Climate Change - IPCC Report - Putting information in a form that will influence politicians?

Purdue University President Mitch Daniels is a climate science denier. He’s invited Steve Koonin, author of “Unsettled” to speak on campus this week, and has received some blowback. In his WaPo editorial of 10/12, Mitch Daniels defended Koonin and cited this:
https://www.ipcc.ch/site/assets/uploads/2018/02/WGIIAR5-Chap10_FINAL.pdf

which, honest to God and much to my surprise, does say in right there on page 662:

"For most economic sectors, the impact of climate change will be small relative to the impacts of other drivers (medium evidence, high agreement). Changes in population, age, income, technology, relative prices, lifestyle, regulation, governance, and many other aspects of socioeconomic development will have an impact on the supply and demand of economic goods and services that is large relative to the impact of climate change. {10.10} "

What in the world? Can someone provide context for this? How is the IPCC saying - in effect - climate change is no big deal? I’m baffled.

Some of the context is explained here:

Since this is pretty much guaranteed to involve political discussions, let’s move this to P&E (from GQ).

Any factual information is of course still welcome.

Yes, I’ve read that - and I don’t see an answer regarding the specific cite used by Daniels. Why in the world does chapter 10 of IPCC 2018 undermine the points made elsewhere?

I don’t read it the same way at all. From the opening paragraph, the key line to me is:

I read that as saying “If none of the above changes takes place, climate change won’t cause major issues in some economic sectors, relatively speaking.” I completely agree with that. The problem is that climate change is absolutely going to change the above attributes in many ways and many places and that will likely dwarf the impact that a two degree temperature increase will have on Omaha, NE. barring the above changes.

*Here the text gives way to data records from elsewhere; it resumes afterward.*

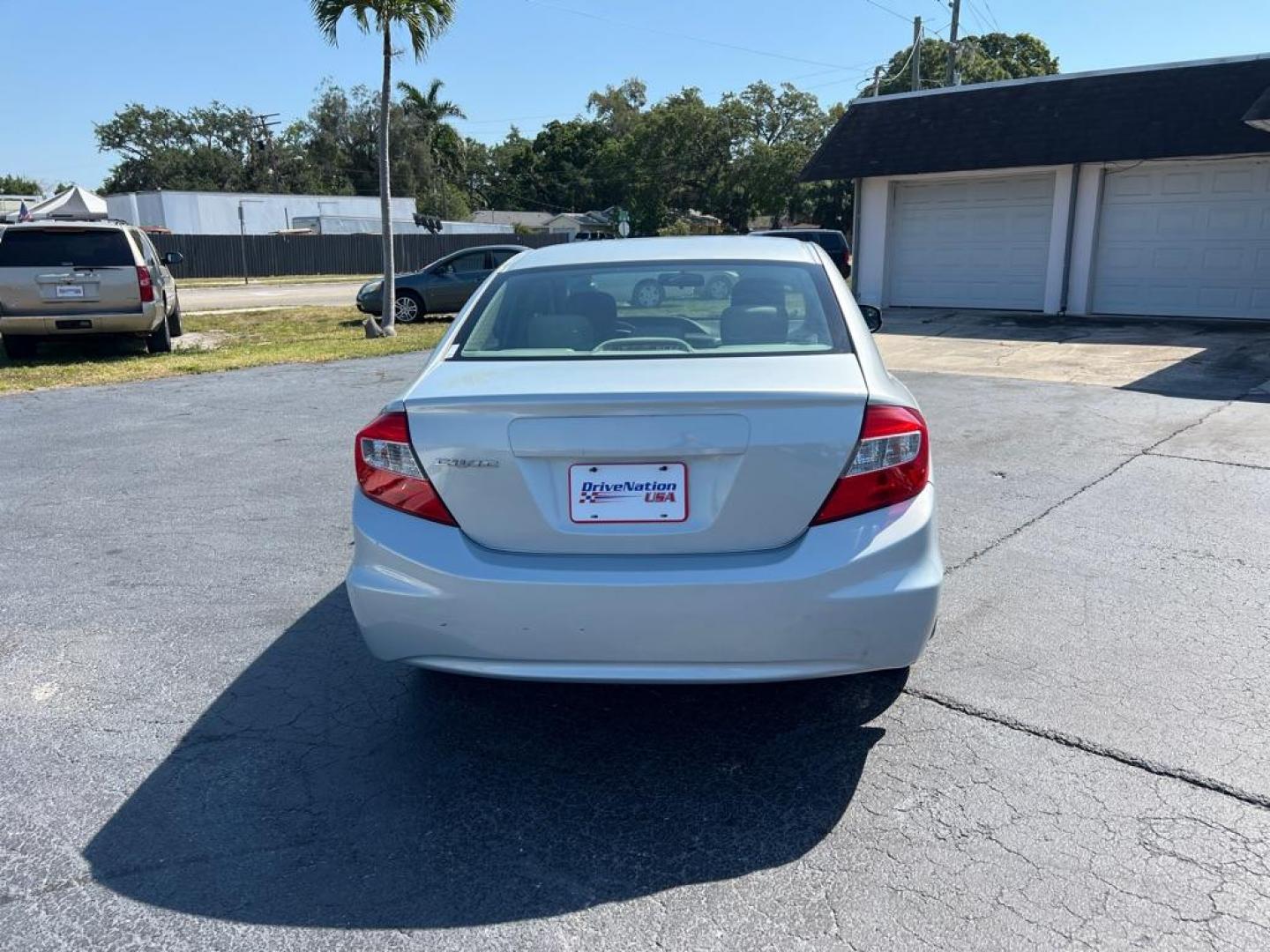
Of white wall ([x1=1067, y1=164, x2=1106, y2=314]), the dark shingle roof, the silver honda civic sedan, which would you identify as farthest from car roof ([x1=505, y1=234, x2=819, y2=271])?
white wall ([x1=1067, y1=164, x2=1106, y2=314])

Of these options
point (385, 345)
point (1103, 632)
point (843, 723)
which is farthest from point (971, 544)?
point (385, 345)

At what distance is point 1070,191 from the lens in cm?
1692

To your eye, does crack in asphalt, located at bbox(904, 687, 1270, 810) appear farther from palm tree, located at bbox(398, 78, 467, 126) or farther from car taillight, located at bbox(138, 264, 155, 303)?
palm tree, located at bbox(398, 78, 467, 126)

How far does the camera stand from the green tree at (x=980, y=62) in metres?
51.9

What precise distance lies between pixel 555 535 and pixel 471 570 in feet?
0.86

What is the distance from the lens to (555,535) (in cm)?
276

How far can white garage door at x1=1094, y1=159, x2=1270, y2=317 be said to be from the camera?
50.6ft

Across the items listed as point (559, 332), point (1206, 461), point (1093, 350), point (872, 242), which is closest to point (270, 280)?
point (872, 242)

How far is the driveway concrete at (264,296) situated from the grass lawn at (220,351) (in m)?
4.04

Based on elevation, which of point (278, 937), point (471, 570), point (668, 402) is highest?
point (668, 402)

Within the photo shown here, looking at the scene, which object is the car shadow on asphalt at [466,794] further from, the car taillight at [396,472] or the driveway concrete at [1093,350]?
the driveway concrete at [1093,350]

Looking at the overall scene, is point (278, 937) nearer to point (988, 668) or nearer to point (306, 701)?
point (306, 701)

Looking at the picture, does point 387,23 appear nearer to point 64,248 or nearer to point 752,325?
point 64,248

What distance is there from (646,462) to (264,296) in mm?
27225
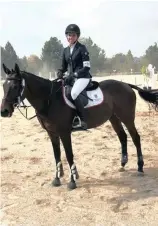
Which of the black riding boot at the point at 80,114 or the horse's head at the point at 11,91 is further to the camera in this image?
the black riding boot at the point at 80,114

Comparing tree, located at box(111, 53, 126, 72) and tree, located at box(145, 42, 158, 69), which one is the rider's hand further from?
tree, located at box(111, 53, 126, 72)

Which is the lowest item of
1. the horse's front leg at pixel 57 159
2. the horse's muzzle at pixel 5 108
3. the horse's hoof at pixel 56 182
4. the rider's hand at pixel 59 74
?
the horse's hoof at pixel 56 182

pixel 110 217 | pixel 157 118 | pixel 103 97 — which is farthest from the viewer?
pixel 157 118

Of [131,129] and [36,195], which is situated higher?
[131,129]

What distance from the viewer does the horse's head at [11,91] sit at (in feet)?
15.2

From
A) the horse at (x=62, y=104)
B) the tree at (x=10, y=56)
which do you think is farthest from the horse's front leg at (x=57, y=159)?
the tree at (x=10, y=56)

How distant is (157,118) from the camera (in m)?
10.3

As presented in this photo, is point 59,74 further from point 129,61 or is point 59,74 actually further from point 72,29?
point 129,61

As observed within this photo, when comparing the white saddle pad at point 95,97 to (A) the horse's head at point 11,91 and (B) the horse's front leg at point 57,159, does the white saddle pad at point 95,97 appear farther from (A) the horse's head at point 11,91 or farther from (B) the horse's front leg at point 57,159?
(A) the horse's head at point 11,91

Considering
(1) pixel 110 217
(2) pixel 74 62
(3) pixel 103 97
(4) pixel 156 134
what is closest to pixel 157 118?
(4) pixel 156 134

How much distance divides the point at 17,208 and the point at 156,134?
4978 millimetres

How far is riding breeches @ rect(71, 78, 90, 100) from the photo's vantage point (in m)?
5.11

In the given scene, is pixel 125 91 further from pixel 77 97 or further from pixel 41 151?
pixel 41 151

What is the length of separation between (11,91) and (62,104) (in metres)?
0.92
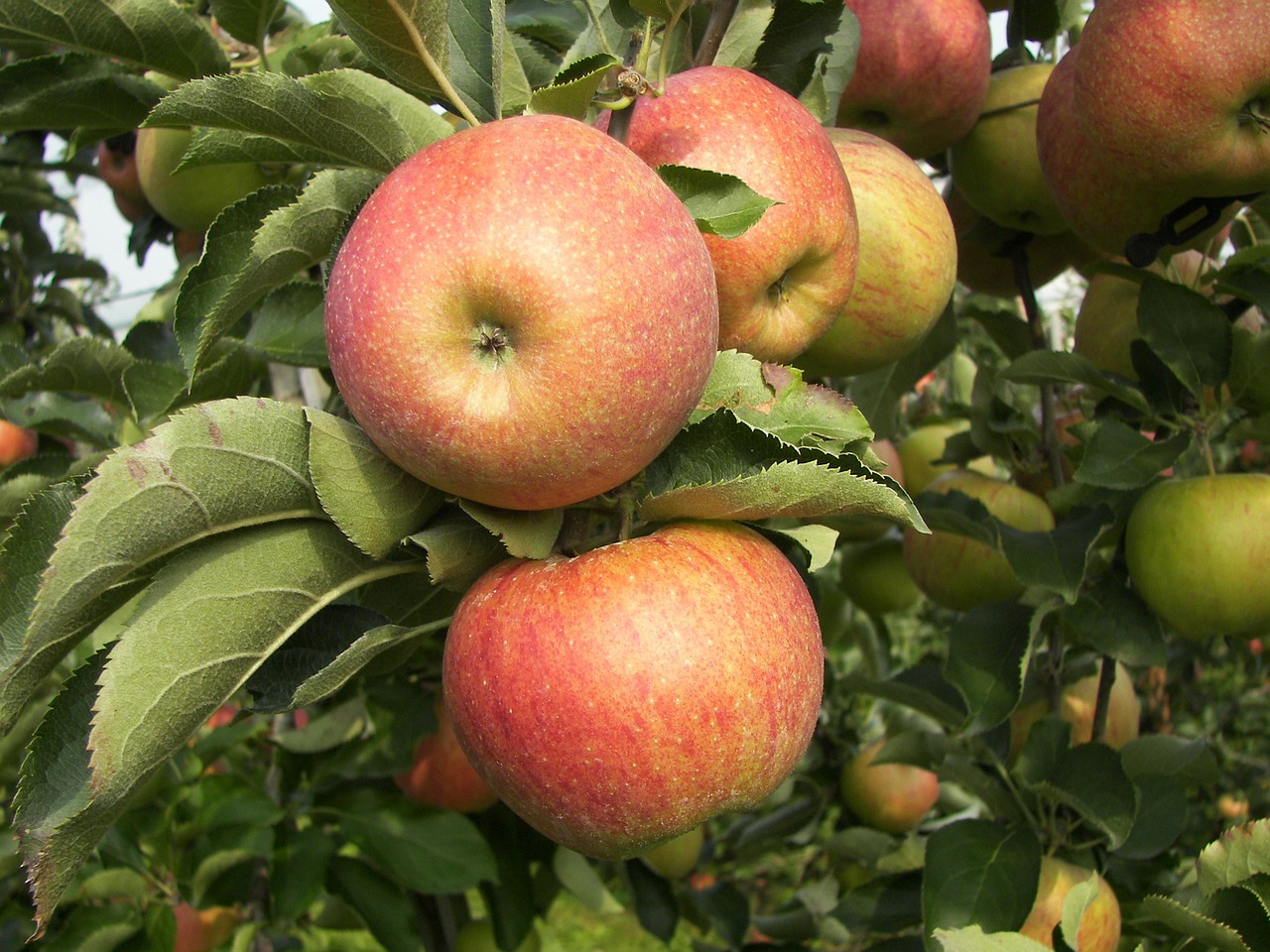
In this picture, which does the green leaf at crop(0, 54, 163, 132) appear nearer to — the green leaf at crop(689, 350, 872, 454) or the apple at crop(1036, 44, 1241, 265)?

Tourism might have the same economic outcome as it does today, but it might have all moved from beaches in the Caribbean to the newly snow-bound slopes in North Georgia. If the East and West coasts are no more for a few miles inward, mass migration to the inner states will have a huge impact on a location’s population, income, relative prices, lifestyle, regulations, etc.

The important phrase is “relative to.” That does not imply that climate change is no big deal. Rather, its impact is smaller compared to other predicaments that affect humanity. Unfortunately, these predicaments are connected to and amplify each other.

Similar issues can be seen in the article I shared: the misdirection involves looking at only global area burned. It does not look at frequency and intensity.

One way of looking at the issue is to see it in light of climate change plus environmental damage and limits to growth. The latter is explained here and hinted at in the second sentence of what was quoted:

How can you possibly get that from what is the clear meaning of what they are saying? Read the whole chapter. For example, they also say this:

That is a relatively small effect for that far in the future. For reference, at an annual GDP growth of 2.5%, global GDP will be seven times higher in 2100 than it is now. If climate change reduces our income by 2% at that point, we will still be vastly wealthier than we are today.

On the other hand, if stopping climate change reduces annual GDP growth by 0.5%, then instead of being seven times richer by 2100, we’ll be 4.77 times richer - an effect that swamps the effect of climate change because the losses would start soon and compound each year, while negative climate change effects will be largely back-loaded.

And yes, the variability in the other factors mentioned (population growth, technological advancement, social conditions) result in larger swings in future wealth than climate change. Read the rest of the chapter and they explain why - with the caveat that much of the analysis is of medium or low confidence, because the future is impossible to predict. These are essentially best-guess forecasts, but nothing you’d want to take to the bank.

As a reminder, economic forecasts by the very best are generally no better than random chance once you get more than a year or two out, because the future is a random walk full of unknown unknowns. The best argument against climate change is not found in specific numbers, but in the fact that we are putting CO2 into the atmosphere at an unprecedented rate, and we don’t know what will happen exactly.

Again, I don’t disagree that globally, the economic impact could be smallish. My point was that it will shift, and likely greatly, which is what that statement about relatively large changes to the other attributes is all about. If me and Elon Mush swap places, we’ll still average out to be 100 billionaires, but my life and his life would likely change drastically.

Reading the report it appears that its based on an oddly specific set of economic sectors: tourism, heating and cooling, health services, transportation and Insurance. As far as I can tell, they offer no explanation why those chose those sectors, but it looks fishy to me. They don’t, for example, take a look at agriculture which is a huge segment of the economy for many countries, and will be majorly affected by climate change. IMHO ignoring that sector falls in the area of, “Well aside from that, Mrs. Lincoln, how did you enjoy the play?”